Work required -
Return all of the entries exactly, with nothing added or left out.

Input records -
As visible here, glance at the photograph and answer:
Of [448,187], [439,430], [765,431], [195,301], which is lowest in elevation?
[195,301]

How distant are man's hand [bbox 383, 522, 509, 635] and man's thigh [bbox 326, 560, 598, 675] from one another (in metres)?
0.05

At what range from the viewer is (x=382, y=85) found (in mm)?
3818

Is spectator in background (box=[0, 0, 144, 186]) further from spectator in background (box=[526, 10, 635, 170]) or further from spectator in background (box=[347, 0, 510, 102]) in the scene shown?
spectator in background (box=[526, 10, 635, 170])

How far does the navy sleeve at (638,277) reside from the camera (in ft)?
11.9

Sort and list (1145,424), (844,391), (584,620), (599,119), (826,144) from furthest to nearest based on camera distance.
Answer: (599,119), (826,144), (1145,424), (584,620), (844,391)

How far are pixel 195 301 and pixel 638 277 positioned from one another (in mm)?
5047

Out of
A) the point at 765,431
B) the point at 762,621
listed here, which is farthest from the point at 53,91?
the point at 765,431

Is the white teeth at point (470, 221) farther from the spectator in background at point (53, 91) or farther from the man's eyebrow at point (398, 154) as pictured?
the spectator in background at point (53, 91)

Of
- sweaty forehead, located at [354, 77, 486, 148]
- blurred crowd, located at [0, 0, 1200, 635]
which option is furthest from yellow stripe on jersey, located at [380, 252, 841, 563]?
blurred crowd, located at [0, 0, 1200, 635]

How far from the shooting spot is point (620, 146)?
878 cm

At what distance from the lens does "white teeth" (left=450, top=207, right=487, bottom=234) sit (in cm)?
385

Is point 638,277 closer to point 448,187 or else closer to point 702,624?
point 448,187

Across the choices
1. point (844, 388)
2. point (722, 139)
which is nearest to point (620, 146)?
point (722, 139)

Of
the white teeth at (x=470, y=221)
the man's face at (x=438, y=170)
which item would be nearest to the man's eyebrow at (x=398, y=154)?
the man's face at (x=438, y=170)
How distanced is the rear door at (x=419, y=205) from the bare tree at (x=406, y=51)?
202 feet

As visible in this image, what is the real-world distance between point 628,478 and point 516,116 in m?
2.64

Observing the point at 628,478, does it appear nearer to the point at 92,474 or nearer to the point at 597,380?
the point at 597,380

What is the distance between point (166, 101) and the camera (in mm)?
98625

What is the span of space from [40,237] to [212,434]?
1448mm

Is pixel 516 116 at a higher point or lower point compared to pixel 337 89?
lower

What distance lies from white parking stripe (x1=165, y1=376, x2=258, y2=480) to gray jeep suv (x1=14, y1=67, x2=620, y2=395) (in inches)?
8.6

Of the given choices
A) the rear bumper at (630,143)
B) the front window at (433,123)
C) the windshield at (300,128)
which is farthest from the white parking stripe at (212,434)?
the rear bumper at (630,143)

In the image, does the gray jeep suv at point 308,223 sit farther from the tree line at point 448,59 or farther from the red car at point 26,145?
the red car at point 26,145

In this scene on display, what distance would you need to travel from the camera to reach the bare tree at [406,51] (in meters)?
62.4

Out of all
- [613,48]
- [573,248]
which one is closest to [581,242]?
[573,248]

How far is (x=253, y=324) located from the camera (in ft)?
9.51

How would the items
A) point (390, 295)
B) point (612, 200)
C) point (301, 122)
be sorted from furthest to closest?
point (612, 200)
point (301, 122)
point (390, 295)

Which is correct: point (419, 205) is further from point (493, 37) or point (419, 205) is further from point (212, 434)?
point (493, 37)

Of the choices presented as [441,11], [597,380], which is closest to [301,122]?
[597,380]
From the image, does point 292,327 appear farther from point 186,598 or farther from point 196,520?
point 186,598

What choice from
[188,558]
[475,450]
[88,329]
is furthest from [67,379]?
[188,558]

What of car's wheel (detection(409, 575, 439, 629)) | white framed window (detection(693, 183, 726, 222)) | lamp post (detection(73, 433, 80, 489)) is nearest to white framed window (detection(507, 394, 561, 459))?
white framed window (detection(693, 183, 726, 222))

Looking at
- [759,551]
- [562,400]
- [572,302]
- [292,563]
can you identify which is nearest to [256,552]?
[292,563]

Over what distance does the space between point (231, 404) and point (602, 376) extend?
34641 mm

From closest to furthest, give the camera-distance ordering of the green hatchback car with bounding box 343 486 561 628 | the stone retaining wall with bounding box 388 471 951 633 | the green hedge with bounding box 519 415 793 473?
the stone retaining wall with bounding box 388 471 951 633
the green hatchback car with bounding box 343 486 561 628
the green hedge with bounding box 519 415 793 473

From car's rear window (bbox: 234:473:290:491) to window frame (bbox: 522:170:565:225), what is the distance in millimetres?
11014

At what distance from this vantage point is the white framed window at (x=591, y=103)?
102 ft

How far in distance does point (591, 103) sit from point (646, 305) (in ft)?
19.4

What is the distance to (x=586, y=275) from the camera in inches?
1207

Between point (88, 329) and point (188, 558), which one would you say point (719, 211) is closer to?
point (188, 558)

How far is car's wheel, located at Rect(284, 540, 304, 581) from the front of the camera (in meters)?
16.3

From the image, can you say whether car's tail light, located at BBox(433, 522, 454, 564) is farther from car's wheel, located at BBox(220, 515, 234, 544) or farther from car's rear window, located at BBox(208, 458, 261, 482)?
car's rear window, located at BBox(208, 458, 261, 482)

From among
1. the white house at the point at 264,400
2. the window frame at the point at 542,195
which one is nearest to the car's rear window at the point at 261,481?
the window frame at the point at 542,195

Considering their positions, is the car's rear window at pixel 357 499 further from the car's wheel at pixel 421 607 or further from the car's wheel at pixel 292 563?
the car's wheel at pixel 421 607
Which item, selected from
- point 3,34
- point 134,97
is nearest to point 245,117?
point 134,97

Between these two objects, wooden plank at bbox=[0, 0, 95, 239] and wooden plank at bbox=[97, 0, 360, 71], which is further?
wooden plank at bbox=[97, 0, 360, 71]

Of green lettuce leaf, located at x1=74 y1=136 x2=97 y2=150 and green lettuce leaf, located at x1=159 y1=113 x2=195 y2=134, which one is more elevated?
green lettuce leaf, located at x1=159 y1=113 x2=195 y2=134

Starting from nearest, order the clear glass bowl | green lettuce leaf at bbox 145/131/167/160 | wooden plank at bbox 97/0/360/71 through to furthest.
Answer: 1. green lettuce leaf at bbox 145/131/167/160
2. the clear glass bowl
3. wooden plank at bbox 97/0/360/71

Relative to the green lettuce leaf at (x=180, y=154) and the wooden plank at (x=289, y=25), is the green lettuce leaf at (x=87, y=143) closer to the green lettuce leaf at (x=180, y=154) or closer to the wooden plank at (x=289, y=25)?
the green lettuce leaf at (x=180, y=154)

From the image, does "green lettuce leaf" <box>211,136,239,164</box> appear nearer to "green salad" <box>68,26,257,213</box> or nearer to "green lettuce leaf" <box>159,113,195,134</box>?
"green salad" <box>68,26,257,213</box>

The response -
As visible here, glance at the photograph and answer:
Of [448,187], [439,430], [765,431], [195,301], which is lowest in elevation?
[195,301]

How distant are man's hand [bbox 383, 522, 509, 635] and man's thigh [bbox 326, 560, 598, 675] from one another (in metres)?
0.05

At what range from the viewer is (x=382, y=85) found (in mm)?
3818

Is spectator in background (box=[0, 0, 144, 186]) further from spectator in background (box=[526, 10, 635, 170]) or further from spectator in background (box=[347, 0, 510, 102]) in the scene shown?
spectator in background (box=[526, 10, 635, 170])

How far does the navy sleeve at (638,277) reside from the camera (in ft)?
11.9

Sort and list (1145,424), (844,391), (584,620), (599,119), (826,144) from furthest to nearest based on camera distance.
Answer: (599,119), (826,144), (1145,424), (584,620), (844,391)

How far are pixel 195 301 and pixel 638 277 positioned from one another (in mm)?
5047

Out of
A) the point at 765,431
B) the point at 762,621
listed here, which is farthest from the point at 53,91?
the point at 765,431

Is the white teeth at point (470, 221) farther from the spectator in background at point (53, 91) or farther from the man's eyebrow at point (398, 154) as pictured?
the spectator in background at point (53, 91)

Of
- sweaty forehead, located at [354, 77, 486, 148]
- blurred crowd, located at [0, 0, 1200, 635]
which option is furthest from yellow stripe on jersey, located at [380, 252, 841, 563]?
blurred crowd, located at [0, 0, 1200, 635]

How far from the shooting spot is point (620, 146)?
878 cm

At what distance from the lens does "white teeth" (left=450, top=207, right=487, bottom=234) sit (in cm)?
385

Is point 638,277 closer to point 448,187 or else closer to point 702,624?
point 448,187

Across the choices
1. point (844, 388)
2. point (722, 139)
which is nearest to point (620, 146)?
point (722, 139)

Of
the white teeth at (x=470, y=221)
the man's face at (x=438, y=170)
which item would be nearest to the man's eyebrow at (x=398, y=154)?
the man's face at (x=438, y=170)
How distanced is the rear door at (x=419, y=205) from the bare tree at (x=406, y=51)?
202 feet

As visible in this image, what is the real-world distance between point 628,478 and point 516,116 in m?
2.64

Observing the point at 628,478, does it appear nearer to the point at 92,474 or nearer to the point at 597,380?
the point at 597,380

What is the distance between point (166, 101) and the camera (in mm)?
98625

What is the span of space from [40,237] to [212,434]?
1448mm

Is pixel 516 116 at a higher point or lower point compared to pixel 337 89?
lower

What distance lies from white parking stripe (x1=165, y1=376, x2=258, y2=480) to gray jeep suv (x1=14, y1=67, x2=620, y2=395) (in inches)?
8.6

Of the given choices
A) the rear bumper at (630,143)
B) the front window at (433,123)
C) the windshield at (300,128)
which is farthest from the white parking stripe at (212,434)?
the rear bumper at (630,143)

In the image, does the gray jeep suv at point 308,223 sit farther from the tree line at point 448,59 or farther from the red car at point 26,145?
the red car at point 26,145

In this scene on display, what distance would you need to travel from the camera to reach the bare tree at [406,51] (in meters)?
62.4

Out of all
- [613,48]
- [573,248]
which one is closest to [581,242]?
[573,248]

How far is (x=253, y=324) located from the camera (in ft)?
9.51

How would the items
A) point (390, 295)
B) point (612, 200)
C) point (301, 122)
be sorted from furthest to closest?
point (612, 200)
point (301, 122)
point (390, 295)

Which is correct: point (419, 205) is further from point (493, 37) or point (419, 205) is further from point (212, 434)?
point (493, 37)

Of the choices presented as [441,11], [597,380], which is closest to [301,122]?
[597,380]
From the image, does point 292,327 appear farther from point 186,598 or farther from point 196,520?
point 186,598

What choice from
[188,558]
[475,450]
[88,329]
is furthest from [67,379]?
[188,558]

What of car's wheel (detection(409, 575, 439, 629)) | white framed window (detection(693, 183, 726, 222)) | lamp post (detection(73, 433, 80, 489)) is nearest to white framed window (detection(507, 394, 561, 459))?
white framed window (detection(693, 183, 726, 222))

Looking at
- [759,551]
- [562,400]
- [572,302]
- [292,563]
can you identify which is nearest to [256,552]?
[292,563]

Over what distance does the space between point (231, 404) and point (602, 376) extend?
34641 mm

From closest to furthest, give the camera-distance ordering of the green hatchback car with bounding box 343 486 561 628 | the stone retaining wall with bounding box 388 471 951 633 | the green hedge with bounding box 519 415 793 473?
the stone retaining wall with bounding box 388 471 951 633
the green hatchback car with bounding box 343 486 561 628
the green hedge with bounding box 519 415 793 473

From car's rear window (bbox: 234:473:290:491) to window frame (bbox: 522:170:565:225), what is the distance in millimetres?
11014

At what distance from this vantage point is the white framed window at (x=591, y=103)?
102 ft

How far in distance does point (591, 103) sit from point (646, 305) (in ft)?
19.4

What is the distance to (x=586, y=275) from the camera in inches?
1207

Between point (88, 329) and point (188, 558), which one would you say point (719, 211) is closer to?
point (188, 558)

How far is car's wheel, located at Rect(284, 540, 304, 581) from the front of the camera (in meters)?
16.3

From the image, can you say whether car's tail light, located at BBox(433, 522, 454, 564) is farther from car's wheel, located at BBox(220, 515, 234, 544) or farther from car's rear window, located at BBox(208, 458, 261, 482)?
car's rear window, located at BBox(208, 458, 261, 482)

From among
1. the white house at the point at 264,400
2. the window frame at the point at 542,195
which one is nearest to the car's rear window at the point at 261,481?
the window frame at the point at 542,195

Considering their positions, is the car's rear window at pixel 357 499 further from the car's wheel at pixel 421 607 or further from the car's wheel at pixel 292 563?
the car's wheel at pixel 421 607
Which item, selected from
- point 3,34
- point 134,97
is nearest to point 245,117?
point 134,97

Between these two objects, wooden plank at bbox=[0, 0, 95, 239] and wooden plank at bbox=[97, 0, 360, 71], which is further?
wooden plank at bbox=[97, 0, 360, 71]

Of green lettuce leaf, located at x1=74 y1=136 x2=97 y2=150 and green lettuce leaf, located at x1=159 y1=113 x2=195 y2=134, which one is more elevated?
green lettuce leaf, located at x1=159 y1=113 x2=195 y2=134

Starting from nearest, order the clear glass bowl | green lettuce leaf at bbox 145/131/167/160 | wooden plank at bbox 97/0/360/71 through to furthest.
Answer: 1. green lettuce leaf at bbox 145/131/167/160
2. the clear glass bowl
3. wooden plank at bbox 97/0/360/71

Relative to the green lettuce leaf at (x=180, y=154) and the wooden plank at (x=289, y=25), is the green lettuce leaf at (x=87, y=143) closer to the green lettuce leaf at (x=180, y=154) or closer to the wooden plank at (x=289, y=25)?
the green lettuce leaf at (x=180, y=154)

From the image, does "green lettuce leaf" <box>211,136,239,164</box> appear nearer to "green salad" <box>68,26,257,213</box> or nearer to "green lettuce leaf" <box>159,113,195,134</box>?
"green salad" <box>68,26,257,213</box>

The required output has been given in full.